- Philpot Location within the state of Kentucky Philpot Philpot (the United States)
- Country: United States
- State: Kentucky
- County: Daviess

Area
- • Total: 3.31 sq mi (8.57 km^{2})
- • Land: 3.29 sq mi (8.51 km^{2})
- • Water: 0.023 sq mi (0.06 km^{2})

Population (2020)
- • Total: 991
- • Density: 301.8/sq mi (116.51/km^{2})
- Time zone: UTC-6 (Central (CST))
- • Summer (DST): UTC-5 (CST)
- FIPS code: 21-60654
- GNIS feature ID: 500543

= Philpot, Kentucky =

Unincorporated community in Kentucky, United States

Philpot is an unincorporated community in Daviess County, in the U.S. state of Kentucky. As of the 2020 census, Philpot had a population of 991.

==Demographics==

Historical population
| Census | Pop. | Note | %± |
| 2020 | 991 |  | — |
U.S. Decennial Census

==History==
A post office has been in operation under the name Philpot since the 1870s.
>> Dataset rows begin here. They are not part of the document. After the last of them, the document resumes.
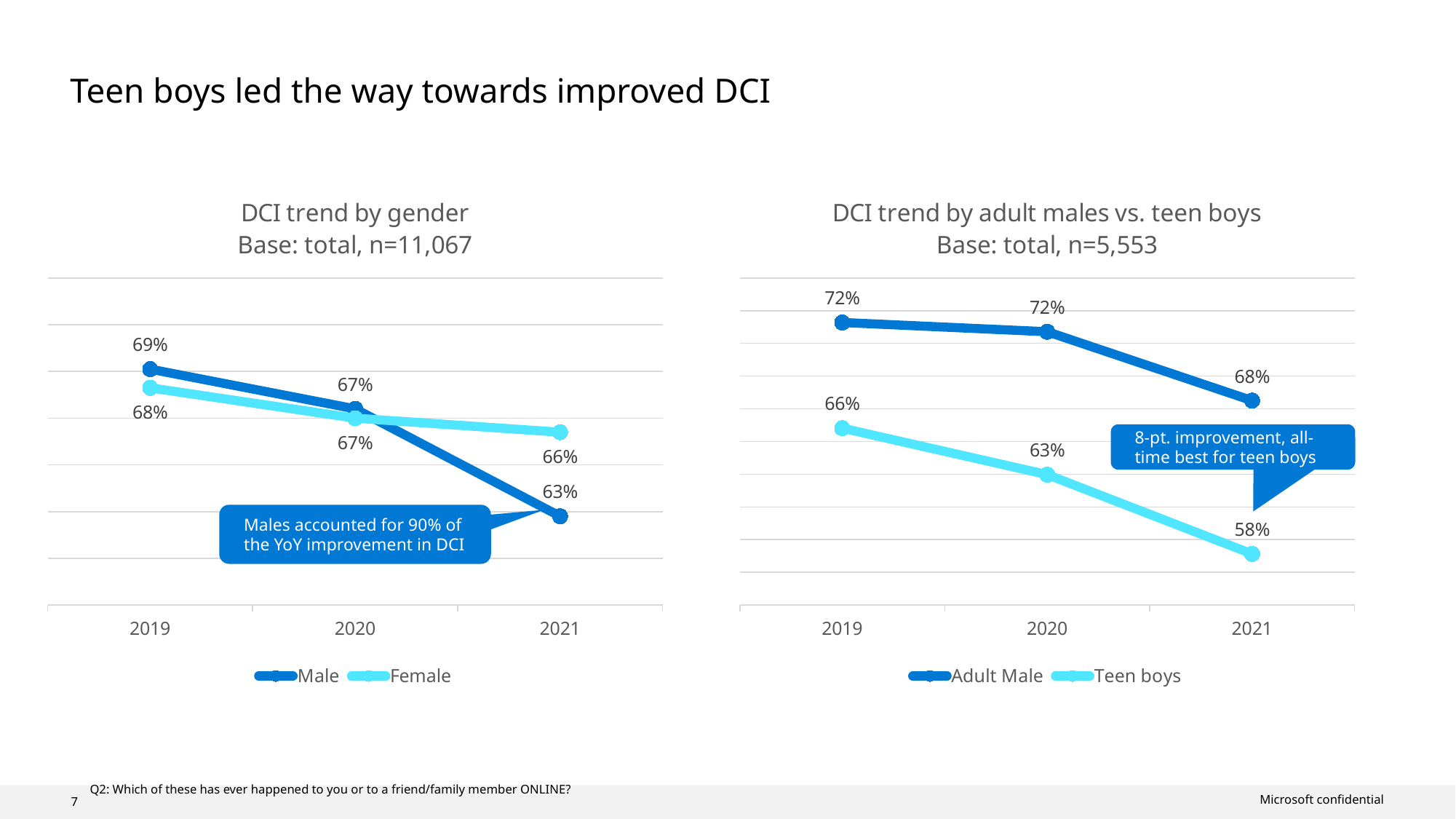
How many series does the legend of the 'DCI trend by gender' chart list? 2 In the 'DCI trend by adult males vs. teen boys' chart, what is the difference between Adult Male and Teen boys in 2021? 10 percentage points In the 'DCI trend by adult males vs. teen boys' chart, what is the value for Teen boys in 2021? 58% How many years are plotted on the x axis of the 'DCI trend by gender' chart? 3 In the 'DCI trend by gender' chart, what is the value for Female in 2019? 68% What type of chart is the 'DCI trend by adult males vs. teen boys' chart? Line chart In the 'DCI trend by gender' chart, which series has the higher value in 2021, Male or Female? Female In the 'DCI trend by adult males vs. teen boys' chart, in which year is the Teen boys value lowest? 2021 In the 'DCI trend by gender' chart, what is the value for Male in 2021? 63% In the 'DCI trend by adult males vs. teen boys' chart, what is the value for Adult Male in 2020? 72% In the 'DCI trend by gender' chart, what is the difference between the Female and Male values in 2021? 3 percentage points In the 'DCI trend by adult males vs. teen boys' chart, do the Teen boys values rise or fall from 2019 to 2021? Fall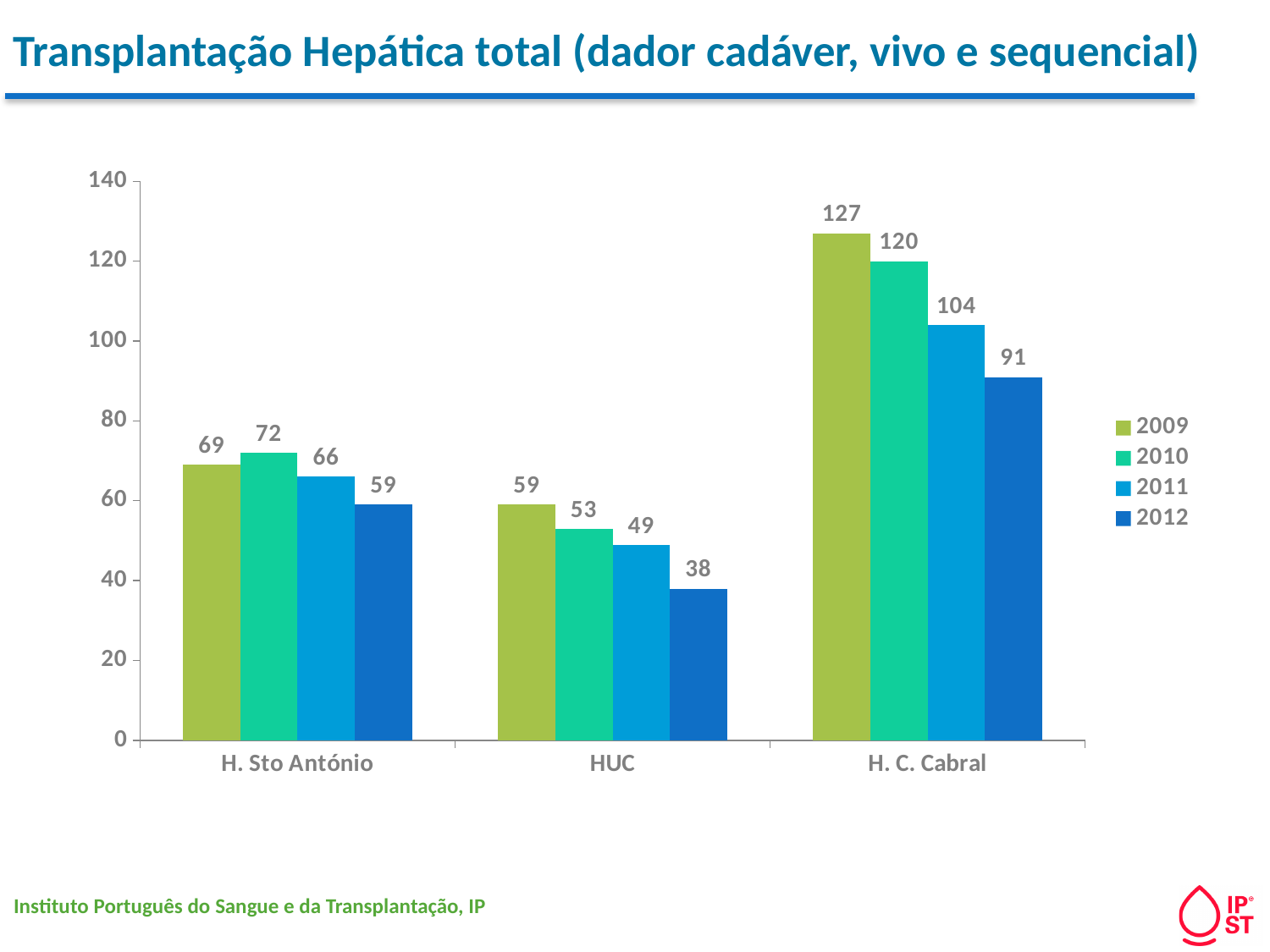
Which hospital has the lowest value in 2012? HUC What is the value for H. C. Cabral in 2009? 127 What is the value for HUC in 2012? 38 Which hospital has the highest value in 2011? H. C. Cabral Do the values for HUC rise or fall from 2009 to 2012? fall What kind of chart is shown on the slide? bar chart How many hospitals are shown on the x axis? 3 What is the value for H. Sto António in 2010? 72 How many series does the legend list? 4 Which is larger: the 2010 value for H. Sto António or the 2010 value for HUC? H. Sto António Is the value for H. C. Cabral in 2010 greater or less than 100? greater What is the difference between the 2009 and 2012 values for H. C. Cabral? 36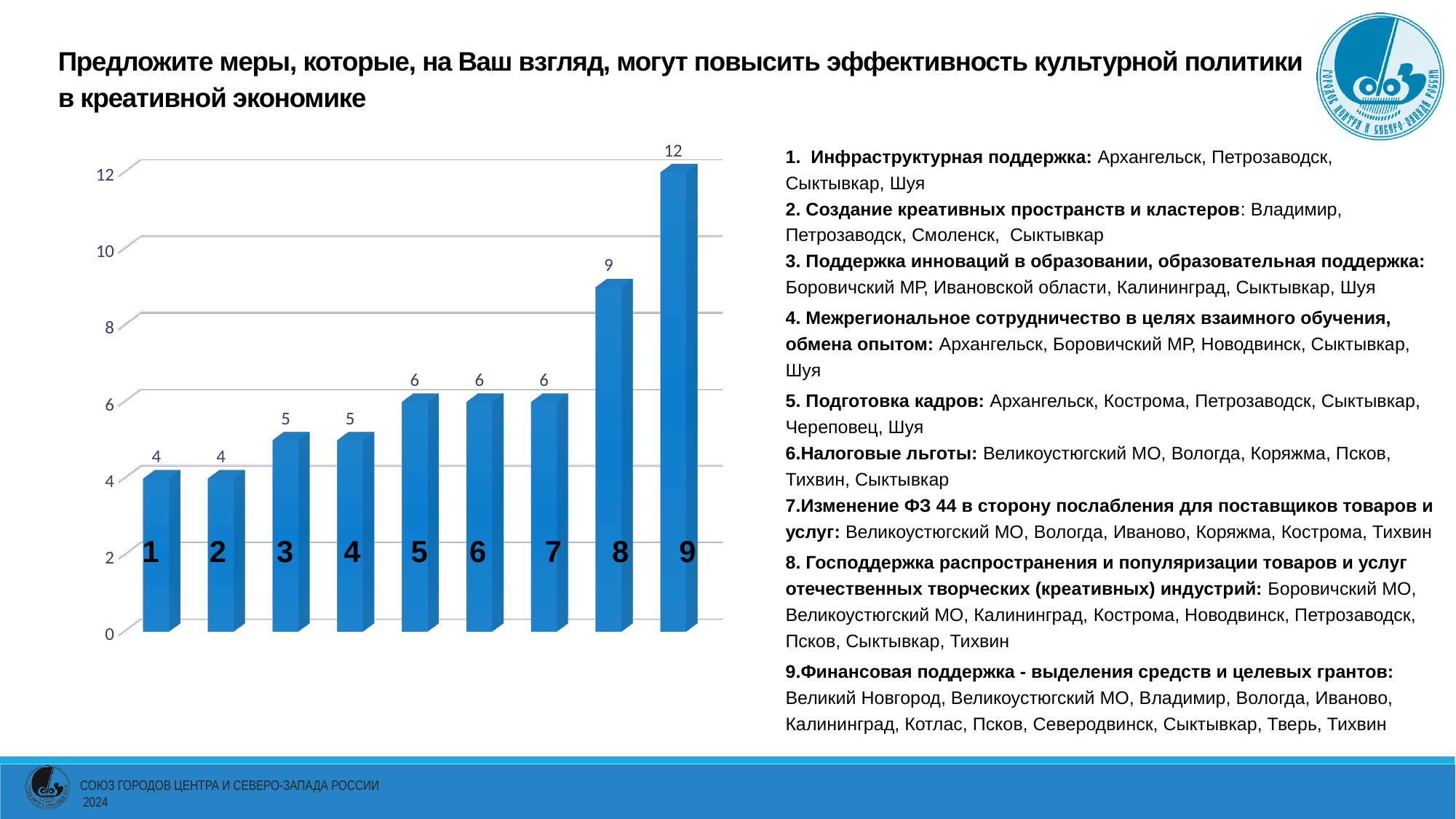
How many categories are shown in the chart? 9 Which category has the highest value? 9 What is the difference between the values for category 9 and category 8? 3 What is the value for category 9? 12 What is the value for category 3? 5 What kind of chart is shown on the slide? bar chart What is the difference between the values for category 8 and category 7? 3 Which is larger, the value for category 5 or the value for category 4? category 5 What is the value for category 8? 9 What is the value for category 1? 4 Do the values rise or fall from category 1 to category 9? rise Is the value for category 8 greater or less than 10? less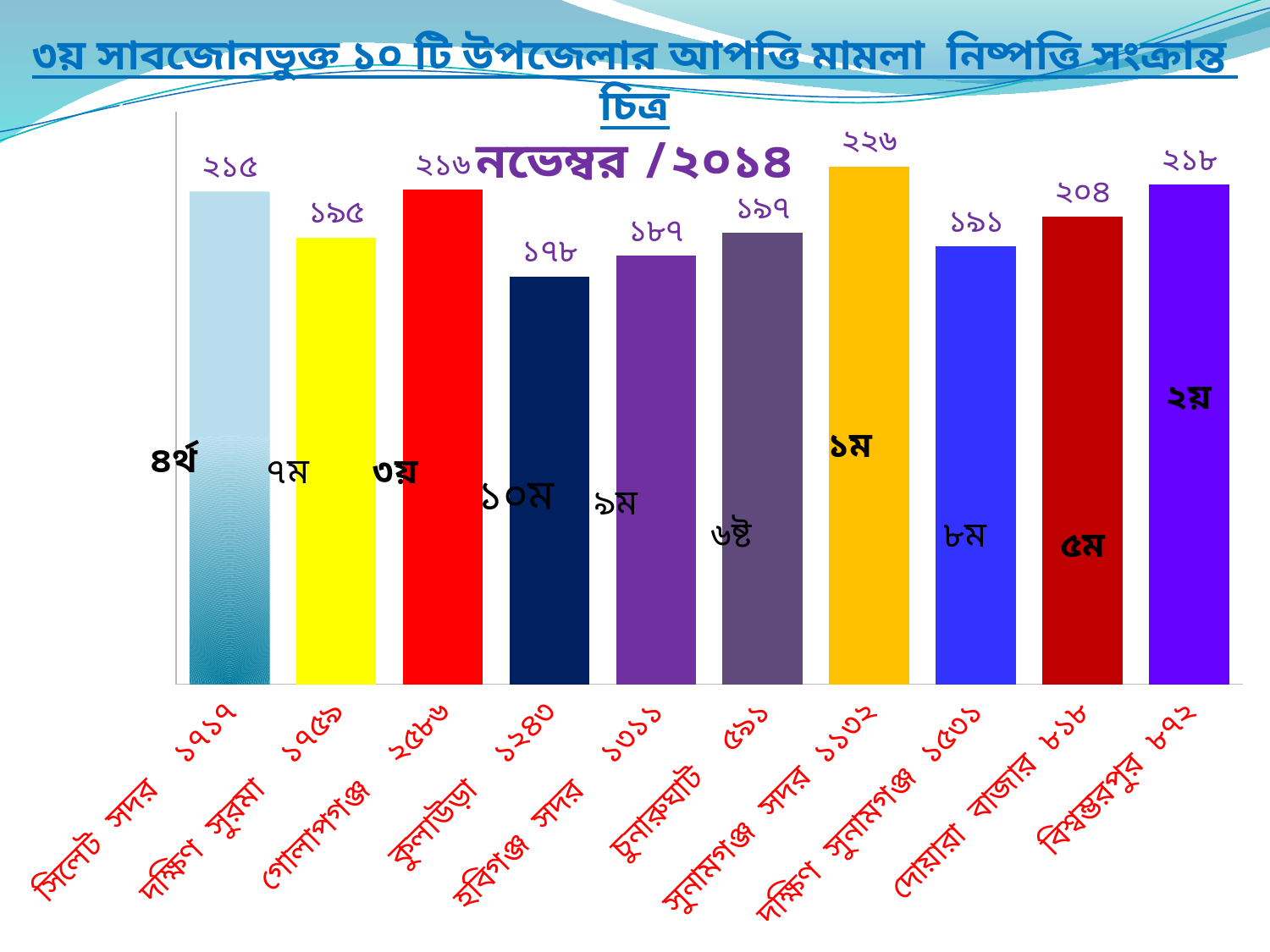
What is the difference between the values for সুনামগঞ্জ সদর and কুলাউড়া? ৪৮ Which rank label is printed on the bar for সুনামগঞ্জ সদর? ১ম What is the value for চুনারুঘাট? ১৯৭ What is the value for কুলাউড়া? ১৭৮ Which month and year does the chart refer to? নভেম্বর /২০১৪ Which upazila has the highest value? সুনামগঞ্জ সদর What kind of chart is shown on the slide? bar chart What is the value for সুনামগঞ্জ সদর? ২২৬ Which upazila has the lowest value? কুলাউড়া What is the value for দোয়ারা বাজার? ২০৪ How many upazilas are shown in the chart? ১০ Which is larger, the value for বিশ্বম্ভরপুর or the value for দোয়ারা বাজার? বিশ্বম্ভরপুর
Philpot was named for Augustus J. Philpot, an early settler.

==Education==
Philpot used to have an elementary school until it closed down in 2005. Since then, elementary school students from Philpot attend Country Heights Elementary School, which is located on Kentucky Route 54 at the easternmost reaches of Owensboro.